As odd as it seems, this is the free market in action. Coke pays $60M, you gotta figure they will have some say in how things operate outside of the competitive events themselves. If you like the Games, you''ll have to put up with how they get their money.

You know, even though I''m not condoning it, when I read about just how much Greece will be in debt for the Olympics after this is over, I certainly understand their reasoning.

Well considering I am sure part of the $60M advertising budget includes free drinks to the players, and $100k wouldn''t go that far I don''t think.
Let''s assume that $120 is needed per person to ""ambush market"" ($20 to get into the olympics, though I am guessing its more than that, and $100 (very cheap) for the person), so you have 1000 people drinking pepsi products, over the entire olympic games area. Let''s also assume that only the 1.8 million tickets that were sold early on went.
So of 1000 of the 1,800,000 people are sporting Pepsi logos. That''s for every 1,800 people 1 person has Pepsi branded stuff... That and how long do they focus on random crowd members? Usually they show family members and such in the crowd, with the occasional crowd shots.
Most people want to see the athletes, and the broadcasters give it them.

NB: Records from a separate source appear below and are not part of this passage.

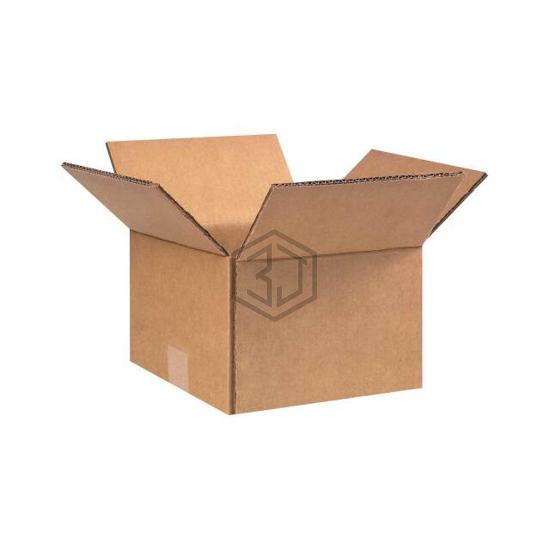 B39558 - Global Industrial - Shipping and Packaging Products
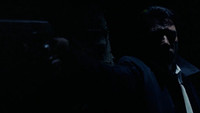 Vengeance
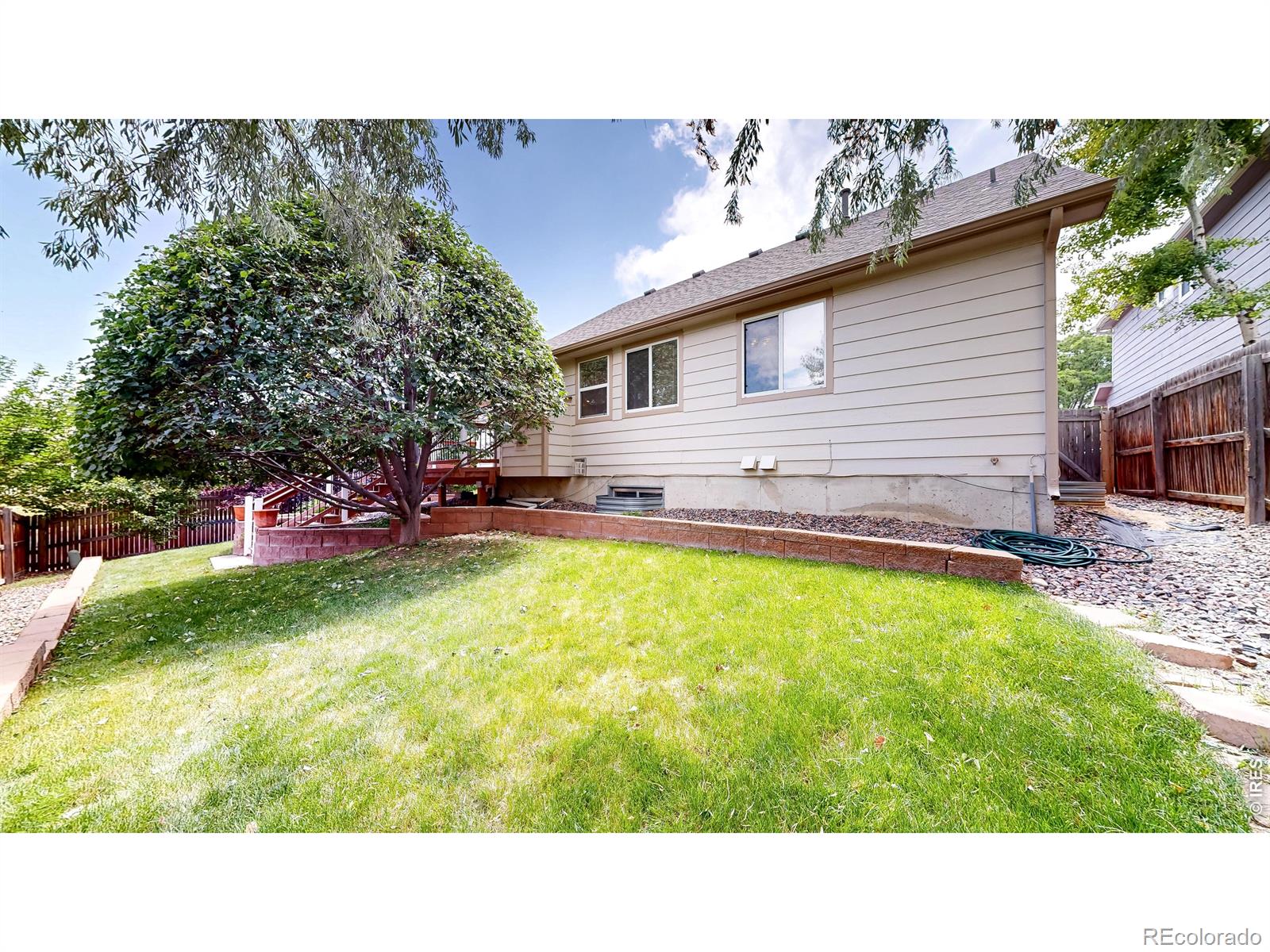 MLS Image #26 for 11506  depew way,westminster, Colorado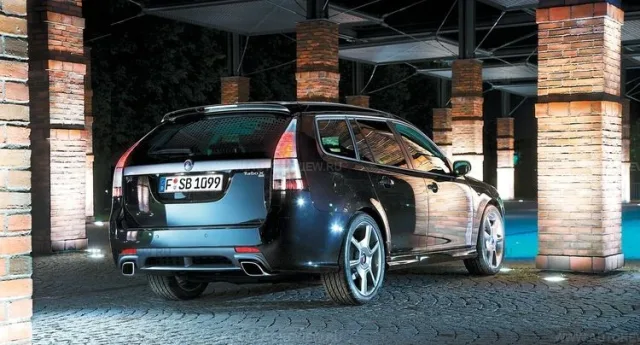 test-drive-15.jpg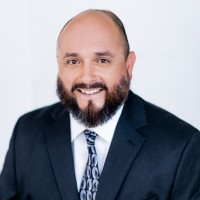 Mario Martinez Email & Phone Number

Well, yes, Nos, but I was thinking of the use of ""flash mobs"" as an advertising technique. You put people in brightly logoed shirts with a bottle of product, hire 200, and pay them $500 each, including a small walkie-talkie. They look for crowd interviews, stock footage shots, and perhaps attend some of the small-venue events. Maybe someone even slips a cameraman $50 to let them stand in a shot background. With communications a breeze, it''s a simple matter to simply have 5 or 10 people with logoed clothing, drinking product, mixed in with the crowd and visible to viewers. It''s a similar idea to product placement in movies - just associate the product with a memorable event, and you''ve done your job.